Consignes
#1 Relevez toutes les personnes désignées par leur nom dans l'extrait sur les physiologues ioniens.
#2 Poursuivez l'extrait sur les physiologues ioniens à partir de sa dernière phrase.

====== Extrait fourni

Mais avant, avec les présocratiques, il a fallu que naisse l’idée même d’une pensée de la nature. Il ne nous reste que des fragments des penseurs antérieurs à Platon, mais nos sources permettent néanmoins de distinguer plusieurs écoles. Parmi elles, l’école ionienne, de la côte occidentale de l’Asie Mineure, s’est consacrée justement à la connaissance des principes fondamentaux de la phusis : l’eau pour Thalès, l’illimité pour Anaximandre, le feu pour Héraclite… D’où justement l’appellation de « physiologues » pour qualifier leur œuvre, parce qu’ils ont tenté d’expliquer l’origine et le fonctionnement de la nature, de l’univers.
Comme le dit Aristote, les physiologues ont donc « fondé » une approche nouvelle de la nature. mais seraient-ils clairement en rupture avec la représentation dominante de l’univers que se faisait alors les Grecs, c’est-à-dire la représentation religieuse, ou pour être plus précis, mythologique. L’opinion traditionnelle, celle qui a dominé le dix-neuvième et le début du vingtième siècle, est que la pensée ionienne marque la naissance de la rationalité occidentale, et donc de la raison tout court , ainsi John Burnet, L’aurore de la philosophie grecque (1919) : « Les philosophes ioniens ont ouvert la voie que la science, depuis, n’a eu qu’à suivre »). Pour cette interprétation, il y a donc d’une part une rupture profonde entre la pensée ionienne et le mythe, et d’autre part une continuité foncière entre Platon et Aristote et leurs devanciers, puis entre Platon et Aristote et la science moderne de la nature qui se construit au dix-septième siècle : leur point commun à tous, c’est de chercher à donner de la nature une connaissance rationnelle et non plus religieuse.
La Grèce serait le seul pays à avoir fait cet effort de pensée, au point que l’on peut dire que c’est en Grèce que la pensée elle-même est née. (on a appelé cela le miracle grec, une source de l’ethnocentrisme). Contre cette vision « positiviste » de l’histoire de la pensée, s’est développée une critique radicale, montrant la solidarité de la pensée des physiologues et des mythes. Cette critique fut l’œuvre de Francis M. Cornford. Cornford a pris le contre-pied radical de l’opinion traditionnelle, en essayant de montrer que la « physique ionienne , rien moins que scientifique, est au contraire encore plongée dans l’univers du mythe . Il ne se contente pas de remarquer que les Grecs n’ont jamais développé de science expérimentale au sens moderne : les textes des ioniens ne font pas non plus preuve d’une observation rigoureuse des phénomènes naturels.

============
====== Données extraites

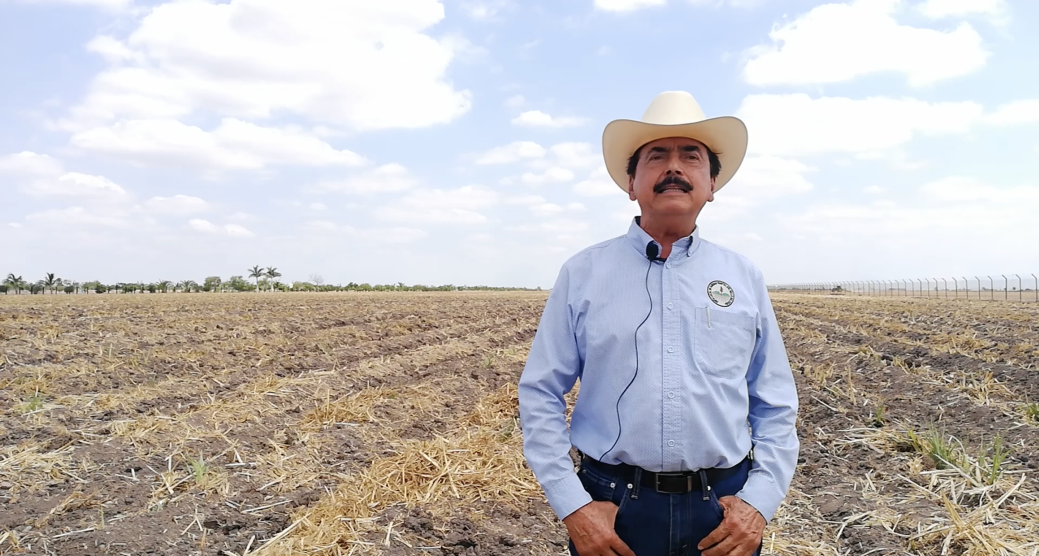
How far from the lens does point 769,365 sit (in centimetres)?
225

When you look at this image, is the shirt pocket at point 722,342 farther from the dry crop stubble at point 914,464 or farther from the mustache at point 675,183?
the dry crop stubble at point 914,464

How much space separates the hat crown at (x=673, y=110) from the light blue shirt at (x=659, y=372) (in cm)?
34

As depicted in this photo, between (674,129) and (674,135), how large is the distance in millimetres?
40

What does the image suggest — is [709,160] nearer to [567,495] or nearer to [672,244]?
[672,244]

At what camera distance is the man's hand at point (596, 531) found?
1.98 metres

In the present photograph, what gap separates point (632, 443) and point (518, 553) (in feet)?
7.54

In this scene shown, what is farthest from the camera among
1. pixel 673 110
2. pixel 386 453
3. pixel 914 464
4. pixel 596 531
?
pixel 386 453

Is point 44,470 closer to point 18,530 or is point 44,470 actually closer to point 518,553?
point 18,530

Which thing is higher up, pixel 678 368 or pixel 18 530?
pixel 678 368

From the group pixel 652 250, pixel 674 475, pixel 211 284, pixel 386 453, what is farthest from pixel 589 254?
pixel 211 284

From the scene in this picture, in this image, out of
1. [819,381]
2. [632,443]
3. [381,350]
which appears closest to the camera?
[632,443]

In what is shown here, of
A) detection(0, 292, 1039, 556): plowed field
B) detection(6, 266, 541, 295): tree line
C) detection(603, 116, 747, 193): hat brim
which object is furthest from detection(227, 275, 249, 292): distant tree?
detection(603, 116, 747, 193): hat brim

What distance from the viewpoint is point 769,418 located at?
2.23 metres

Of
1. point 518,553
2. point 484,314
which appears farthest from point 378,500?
point 484,314
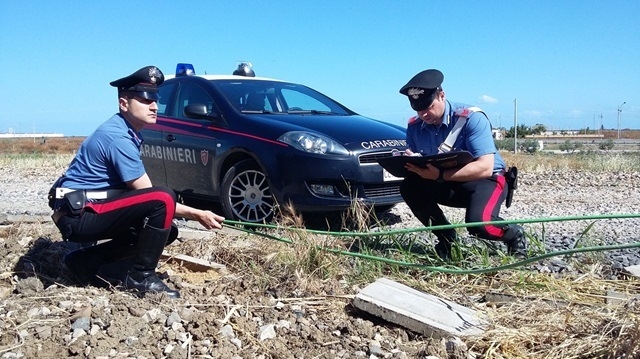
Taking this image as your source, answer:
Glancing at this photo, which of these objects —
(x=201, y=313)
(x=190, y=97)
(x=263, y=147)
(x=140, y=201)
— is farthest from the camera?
(x=190, y=97)

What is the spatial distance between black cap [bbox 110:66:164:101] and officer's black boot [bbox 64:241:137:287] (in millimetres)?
1002

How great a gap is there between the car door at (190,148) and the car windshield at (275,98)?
0.26 meters

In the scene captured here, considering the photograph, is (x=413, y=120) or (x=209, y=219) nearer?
(x=209, y=219)

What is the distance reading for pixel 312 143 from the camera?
569 centimetres

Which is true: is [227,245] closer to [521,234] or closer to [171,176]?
[521,234]

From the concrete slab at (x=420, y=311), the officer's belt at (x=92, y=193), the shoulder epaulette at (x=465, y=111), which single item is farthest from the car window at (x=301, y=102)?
the concrete slab at (x=420, y=311)

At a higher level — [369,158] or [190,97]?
[190,97]

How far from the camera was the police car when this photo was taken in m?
5.64

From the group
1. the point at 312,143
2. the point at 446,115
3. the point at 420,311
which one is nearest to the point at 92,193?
the point at 420,311

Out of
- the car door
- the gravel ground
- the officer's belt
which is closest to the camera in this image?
Result: the officer's belt

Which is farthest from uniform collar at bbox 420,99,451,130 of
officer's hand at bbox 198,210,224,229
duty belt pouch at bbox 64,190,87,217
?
duty belt pouch at bbox 64,190,87,217

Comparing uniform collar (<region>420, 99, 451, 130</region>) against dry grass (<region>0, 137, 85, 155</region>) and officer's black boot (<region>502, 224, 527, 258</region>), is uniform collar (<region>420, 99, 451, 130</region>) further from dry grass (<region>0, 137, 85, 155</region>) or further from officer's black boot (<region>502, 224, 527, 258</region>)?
dry grass (<region>0, 137, 85, 155</region>)

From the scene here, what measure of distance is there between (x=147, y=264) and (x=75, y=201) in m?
0.55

============

Réponses finales
#1 Platon, Thalès, Anaximandre, Héraclite, Aristote, John Burnet, Francis M. Cornford

#2
En fait, pour Cornford, les Ioniens reprennent la structure mythique de l’explication de l’univers, en les transposant seulement dans un langage abstrait, qui ne fait plus référence explicitement à des figures divines. Mais la façon générale de comprendre l’univers est la même : il s’agit de se demander comment l’ordre a pu surgir du chaos. Et ce que les physiologies appellent éléments (eau, etc.) sont des transpositions des divinités : l’eau de Thalès n’a rien à voir avec l’eau étudiée par les physiciens, c’est une puissance naturelle active, animée et impérissable. Pourtant tout en gardant cette critique on peut au contraire souligner le saut qui est franchi par les Ioniens, sans gommer l’ambiguïté de leurs positions, qui revient à une sorte de pensée de la nature divine mais sans dieux : « les éléments des Milésiens ne sont pas des personnages mythiques comme Gaia, mais ce ne sont pas non plus des réalités concrètes comme la terre ; ce sont des puissances éternellement actives, divines et naturelles tout à la fois. L’innovation mentale consiste en ce que ces puissances sont strictement délimitées et abstraitement conçues : elles se bornent à produire un effet et physique déterminé, et cet effet est une qualité générale abstraite ,le froid ,le sec etc. ». J.P.VERNANT.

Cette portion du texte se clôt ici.